Limongelli Ivan, Marini Simone, Bellazzi Riccardo
IRCCS Policlinico S. Matteo, Pzz.le Volontari del Sangue 2, 27100, Pavia, Italy.
Department of Electrical, Computer and Biomedical Engineering, University of Pavia, Via Ferrata 1, 27100, Pavia, Italy.
BMC Bioinformatics. 2015 Apr 19;16:123. doi: 10.1186/s12859-015-0554-8.
High throughput sequencing technologies are able to identify the whole genomic variation of an individual.
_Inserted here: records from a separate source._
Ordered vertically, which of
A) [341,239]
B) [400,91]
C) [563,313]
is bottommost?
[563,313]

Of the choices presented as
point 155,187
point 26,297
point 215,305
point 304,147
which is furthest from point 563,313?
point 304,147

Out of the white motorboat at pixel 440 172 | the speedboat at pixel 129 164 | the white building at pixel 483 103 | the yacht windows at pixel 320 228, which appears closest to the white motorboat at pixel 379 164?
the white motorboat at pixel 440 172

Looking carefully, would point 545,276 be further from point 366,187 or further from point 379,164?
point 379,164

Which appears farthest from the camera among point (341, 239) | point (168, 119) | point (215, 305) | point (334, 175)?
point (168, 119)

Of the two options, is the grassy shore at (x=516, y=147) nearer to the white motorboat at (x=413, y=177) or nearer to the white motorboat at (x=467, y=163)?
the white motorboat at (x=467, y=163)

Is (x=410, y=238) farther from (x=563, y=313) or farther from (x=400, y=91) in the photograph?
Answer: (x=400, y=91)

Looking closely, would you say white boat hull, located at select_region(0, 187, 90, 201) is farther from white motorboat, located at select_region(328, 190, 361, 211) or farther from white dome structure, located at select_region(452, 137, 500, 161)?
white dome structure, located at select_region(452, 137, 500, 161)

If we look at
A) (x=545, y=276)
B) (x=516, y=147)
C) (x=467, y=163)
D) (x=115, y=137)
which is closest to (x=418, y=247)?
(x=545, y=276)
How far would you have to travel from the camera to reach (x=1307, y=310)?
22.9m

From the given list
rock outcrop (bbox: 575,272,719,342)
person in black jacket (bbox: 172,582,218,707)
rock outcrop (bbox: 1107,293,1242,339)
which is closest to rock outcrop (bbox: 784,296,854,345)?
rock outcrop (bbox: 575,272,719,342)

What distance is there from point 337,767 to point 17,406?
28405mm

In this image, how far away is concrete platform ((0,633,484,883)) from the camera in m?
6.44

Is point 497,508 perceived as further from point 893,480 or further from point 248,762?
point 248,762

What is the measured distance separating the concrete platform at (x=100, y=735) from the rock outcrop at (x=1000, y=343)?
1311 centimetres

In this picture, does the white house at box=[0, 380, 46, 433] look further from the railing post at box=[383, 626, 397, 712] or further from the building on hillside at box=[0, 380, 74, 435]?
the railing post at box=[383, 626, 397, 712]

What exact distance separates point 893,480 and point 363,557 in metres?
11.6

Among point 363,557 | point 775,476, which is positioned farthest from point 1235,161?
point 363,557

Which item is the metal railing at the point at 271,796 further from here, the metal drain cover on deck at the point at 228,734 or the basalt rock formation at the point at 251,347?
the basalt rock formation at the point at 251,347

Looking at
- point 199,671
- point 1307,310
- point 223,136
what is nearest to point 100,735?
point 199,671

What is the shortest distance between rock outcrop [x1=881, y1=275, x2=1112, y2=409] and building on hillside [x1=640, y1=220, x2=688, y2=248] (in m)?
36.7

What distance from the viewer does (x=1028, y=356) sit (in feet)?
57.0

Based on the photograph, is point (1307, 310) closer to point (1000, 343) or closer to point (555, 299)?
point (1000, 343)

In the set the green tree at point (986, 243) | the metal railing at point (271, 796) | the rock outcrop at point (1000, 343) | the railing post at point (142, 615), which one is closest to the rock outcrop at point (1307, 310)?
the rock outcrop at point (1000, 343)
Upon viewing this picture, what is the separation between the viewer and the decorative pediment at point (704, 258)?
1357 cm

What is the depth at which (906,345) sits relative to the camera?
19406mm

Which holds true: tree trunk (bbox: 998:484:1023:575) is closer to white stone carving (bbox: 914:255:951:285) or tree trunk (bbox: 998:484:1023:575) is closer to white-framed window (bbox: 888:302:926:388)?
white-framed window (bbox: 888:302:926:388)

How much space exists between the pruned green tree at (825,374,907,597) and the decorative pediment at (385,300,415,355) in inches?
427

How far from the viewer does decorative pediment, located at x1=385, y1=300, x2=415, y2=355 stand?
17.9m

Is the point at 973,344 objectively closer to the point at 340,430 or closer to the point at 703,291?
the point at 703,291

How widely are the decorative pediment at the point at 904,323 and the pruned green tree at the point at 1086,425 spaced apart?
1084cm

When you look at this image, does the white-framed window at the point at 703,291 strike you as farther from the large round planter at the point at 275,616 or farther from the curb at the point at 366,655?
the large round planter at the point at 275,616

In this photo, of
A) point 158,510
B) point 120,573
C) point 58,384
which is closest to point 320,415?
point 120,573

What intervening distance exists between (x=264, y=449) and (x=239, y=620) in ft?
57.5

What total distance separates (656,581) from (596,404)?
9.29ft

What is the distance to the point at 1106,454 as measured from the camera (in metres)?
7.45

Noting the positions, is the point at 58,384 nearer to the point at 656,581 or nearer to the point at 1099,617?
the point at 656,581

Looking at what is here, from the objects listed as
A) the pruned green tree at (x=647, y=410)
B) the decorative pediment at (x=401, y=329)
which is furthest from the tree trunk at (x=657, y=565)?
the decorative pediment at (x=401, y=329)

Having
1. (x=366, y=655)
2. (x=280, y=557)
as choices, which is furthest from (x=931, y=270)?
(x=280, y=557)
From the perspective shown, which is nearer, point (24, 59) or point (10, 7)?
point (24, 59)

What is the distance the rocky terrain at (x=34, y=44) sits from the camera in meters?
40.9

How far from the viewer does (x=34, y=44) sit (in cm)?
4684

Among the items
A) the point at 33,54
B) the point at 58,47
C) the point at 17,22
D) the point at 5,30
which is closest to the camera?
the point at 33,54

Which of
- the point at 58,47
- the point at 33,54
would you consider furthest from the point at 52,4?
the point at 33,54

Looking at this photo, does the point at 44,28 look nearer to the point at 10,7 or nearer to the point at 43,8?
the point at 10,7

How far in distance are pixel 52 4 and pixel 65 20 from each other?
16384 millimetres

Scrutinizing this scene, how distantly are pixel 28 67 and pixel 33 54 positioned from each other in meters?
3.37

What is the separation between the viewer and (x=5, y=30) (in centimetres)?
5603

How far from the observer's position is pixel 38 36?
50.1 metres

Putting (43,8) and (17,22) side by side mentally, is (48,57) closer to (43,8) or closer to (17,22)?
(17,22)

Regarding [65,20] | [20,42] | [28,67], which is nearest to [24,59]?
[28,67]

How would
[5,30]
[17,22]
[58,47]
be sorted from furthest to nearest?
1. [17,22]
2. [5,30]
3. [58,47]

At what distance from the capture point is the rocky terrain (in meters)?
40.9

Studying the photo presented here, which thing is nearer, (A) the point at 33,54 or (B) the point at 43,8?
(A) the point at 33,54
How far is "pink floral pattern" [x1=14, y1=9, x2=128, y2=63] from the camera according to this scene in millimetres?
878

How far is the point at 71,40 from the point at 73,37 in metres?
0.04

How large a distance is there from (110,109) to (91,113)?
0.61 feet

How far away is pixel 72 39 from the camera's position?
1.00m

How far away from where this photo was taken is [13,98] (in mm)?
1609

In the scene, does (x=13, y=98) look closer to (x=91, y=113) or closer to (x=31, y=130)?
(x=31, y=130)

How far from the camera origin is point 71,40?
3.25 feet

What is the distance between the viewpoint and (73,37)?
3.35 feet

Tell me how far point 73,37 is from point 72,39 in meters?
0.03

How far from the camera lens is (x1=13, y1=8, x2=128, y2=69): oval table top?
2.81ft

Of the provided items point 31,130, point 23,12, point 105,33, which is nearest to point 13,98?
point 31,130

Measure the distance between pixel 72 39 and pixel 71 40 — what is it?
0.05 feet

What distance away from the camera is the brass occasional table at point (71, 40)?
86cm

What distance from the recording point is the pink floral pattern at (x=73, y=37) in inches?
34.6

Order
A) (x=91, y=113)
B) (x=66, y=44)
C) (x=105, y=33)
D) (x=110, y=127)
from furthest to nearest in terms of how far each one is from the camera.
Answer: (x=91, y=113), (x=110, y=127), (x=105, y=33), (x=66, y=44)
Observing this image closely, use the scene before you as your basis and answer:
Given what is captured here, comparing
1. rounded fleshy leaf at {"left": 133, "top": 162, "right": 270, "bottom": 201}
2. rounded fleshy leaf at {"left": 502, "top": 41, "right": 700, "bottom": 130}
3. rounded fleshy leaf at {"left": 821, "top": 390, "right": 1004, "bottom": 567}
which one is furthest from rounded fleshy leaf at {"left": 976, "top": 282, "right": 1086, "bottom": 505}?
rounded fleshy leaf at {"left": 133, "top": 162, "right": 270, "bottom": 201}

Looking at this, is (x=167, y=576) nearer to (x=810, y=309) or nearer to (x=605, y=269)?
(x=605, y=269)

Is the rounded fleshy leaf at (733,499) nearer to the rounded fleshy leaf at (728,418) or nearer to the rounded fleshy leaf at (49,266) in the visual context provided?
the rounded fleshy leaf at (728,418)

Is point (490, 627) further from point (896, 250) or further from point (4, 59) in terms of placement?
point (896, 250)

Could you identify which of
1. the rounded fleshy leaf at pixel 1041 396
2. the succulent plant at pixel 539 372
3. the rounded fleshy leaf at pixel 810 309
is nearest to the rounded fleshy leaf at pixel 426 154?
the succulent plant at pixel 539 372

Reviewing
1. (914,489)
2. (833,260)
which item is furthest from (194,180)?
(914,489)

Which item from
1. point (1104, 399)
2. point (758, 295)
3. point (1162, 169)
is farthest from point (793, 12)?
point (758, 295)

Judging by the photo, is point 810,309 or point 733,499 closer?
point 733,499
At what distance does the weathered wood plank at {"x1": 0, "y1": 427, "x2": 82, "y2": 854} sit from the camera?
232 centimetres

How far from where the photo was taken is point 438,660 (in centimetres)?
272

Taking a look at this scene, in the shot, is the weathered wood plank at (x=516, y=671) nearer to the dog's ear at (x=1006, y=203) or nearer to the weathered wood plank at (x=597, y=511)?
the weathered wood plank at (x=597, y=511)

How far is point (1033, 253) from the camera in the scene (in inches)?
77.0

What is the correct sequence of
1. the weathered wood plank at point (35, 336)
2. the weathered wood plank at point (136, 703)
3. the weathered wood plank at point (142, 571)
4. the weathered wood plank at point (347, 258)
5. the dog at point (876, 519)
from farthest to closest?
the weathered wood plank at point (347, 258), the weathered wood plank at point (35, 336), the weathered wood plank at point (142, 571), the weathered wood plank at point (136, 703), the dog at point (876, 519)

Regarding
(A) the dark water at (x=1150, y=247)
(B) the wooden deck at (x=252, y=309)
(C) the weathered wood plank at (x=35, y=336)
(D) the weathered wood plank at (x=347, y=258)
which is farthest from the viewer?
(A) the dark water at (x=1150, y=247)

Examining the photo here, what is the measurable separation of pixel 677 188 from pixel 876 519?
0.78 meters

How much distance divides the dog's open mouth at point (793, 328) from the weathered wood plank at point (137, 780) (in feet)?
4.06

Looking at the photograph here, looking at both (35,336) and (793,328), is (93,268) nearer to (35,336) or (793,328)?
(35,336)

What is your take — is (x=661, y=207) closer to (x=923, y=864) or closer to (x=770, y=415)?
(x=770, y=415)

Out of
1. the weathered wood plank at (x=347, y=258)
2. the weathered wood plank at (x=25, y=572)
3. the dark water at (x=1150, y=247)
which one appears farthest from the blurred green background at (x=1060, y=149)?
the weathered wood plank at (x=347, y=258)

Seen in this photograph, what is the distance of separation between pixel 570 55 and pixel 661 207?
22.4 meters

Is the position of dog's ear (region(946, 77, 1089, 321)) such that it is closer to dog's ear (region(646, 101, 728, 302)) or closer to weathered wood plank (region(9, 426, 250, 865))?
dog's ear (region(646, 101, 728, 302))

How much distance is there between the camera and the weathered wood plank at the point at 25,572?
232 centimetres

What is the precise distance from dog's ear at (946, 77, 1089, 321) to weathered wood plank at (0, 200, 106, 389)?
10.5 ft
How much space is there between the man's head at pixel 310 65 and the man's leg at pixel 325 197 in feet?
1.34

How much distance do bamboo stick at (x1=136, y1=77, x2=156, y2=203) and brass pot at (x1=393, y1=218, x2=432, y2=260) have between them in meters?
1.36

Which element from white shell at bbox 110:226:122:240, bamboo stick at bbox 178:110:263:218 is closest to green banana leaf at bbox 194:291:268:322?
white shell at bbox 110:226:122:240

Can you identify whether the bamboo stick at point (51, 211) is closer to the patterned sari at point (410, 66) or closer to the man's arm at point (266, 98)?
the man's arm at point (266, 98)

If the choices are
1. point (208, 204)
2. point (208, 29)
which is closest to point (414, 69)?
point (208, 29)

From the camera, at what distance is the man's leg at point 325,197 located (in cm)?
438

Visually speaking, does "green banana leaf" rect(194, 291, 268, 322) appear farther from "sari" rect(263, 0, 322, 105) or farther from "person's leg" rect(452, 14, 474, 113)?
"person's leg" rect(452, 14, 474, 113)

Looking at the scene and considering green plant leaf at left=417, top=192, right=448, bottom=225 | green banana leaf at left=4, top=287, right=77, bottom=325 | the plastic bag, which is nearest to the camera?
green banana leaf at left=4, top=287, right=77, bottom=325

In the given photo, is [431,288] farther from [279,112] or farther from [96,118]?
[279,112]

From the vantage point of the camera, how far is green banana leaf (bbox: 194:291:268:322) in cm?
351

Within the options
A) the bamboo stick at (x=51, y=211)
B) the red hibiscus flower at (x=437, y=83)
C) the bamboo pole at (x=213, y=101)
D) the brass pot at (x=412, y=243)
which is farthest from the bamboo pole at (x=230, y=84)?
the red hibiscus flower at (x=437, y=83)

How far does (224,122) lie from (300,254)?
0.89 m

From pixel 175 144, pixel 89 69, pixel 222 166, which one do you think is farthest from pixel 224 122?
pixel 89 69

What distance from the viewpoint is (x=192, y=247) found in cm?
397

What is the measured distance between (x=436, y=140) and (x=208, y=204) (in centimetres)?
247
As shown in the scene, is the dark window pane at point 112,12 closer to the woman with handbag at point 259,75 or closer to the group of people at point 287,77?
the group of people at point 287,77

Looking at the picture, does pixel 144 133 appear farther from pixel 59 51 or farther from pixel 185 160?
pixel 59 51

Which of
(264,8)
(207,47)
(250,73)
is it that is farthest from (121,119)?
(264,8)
Gene-targeted and whole-exome experiments are mainly focused on coding sequence variants related to a single or multiple nucleotides. The analysis of the biological significance of this multitude of genomic variant is challenging and computational demanding.
We present PaPI, a new machine-learning approach to classify and score human coding variants by estimating the probability to damage their protein-related function. The novelty of this approach consists in using pseudo amino acid composition through which wild and mutated protein sequences are represented in a discrete model. A machine learning classifier has been trained on a set of known deleterious and benign coding variants with the aim to score unobserved variants by taking into account hidden sequence patterns in human genome potentially leading to diseases. We show how the combination of amphiphilic pseudo amino acid composition, evolutionary conservation and homologous proteins based methods outperforms several prediction algorithms and it is also able to score complex variants such as deletions, insertions and indels.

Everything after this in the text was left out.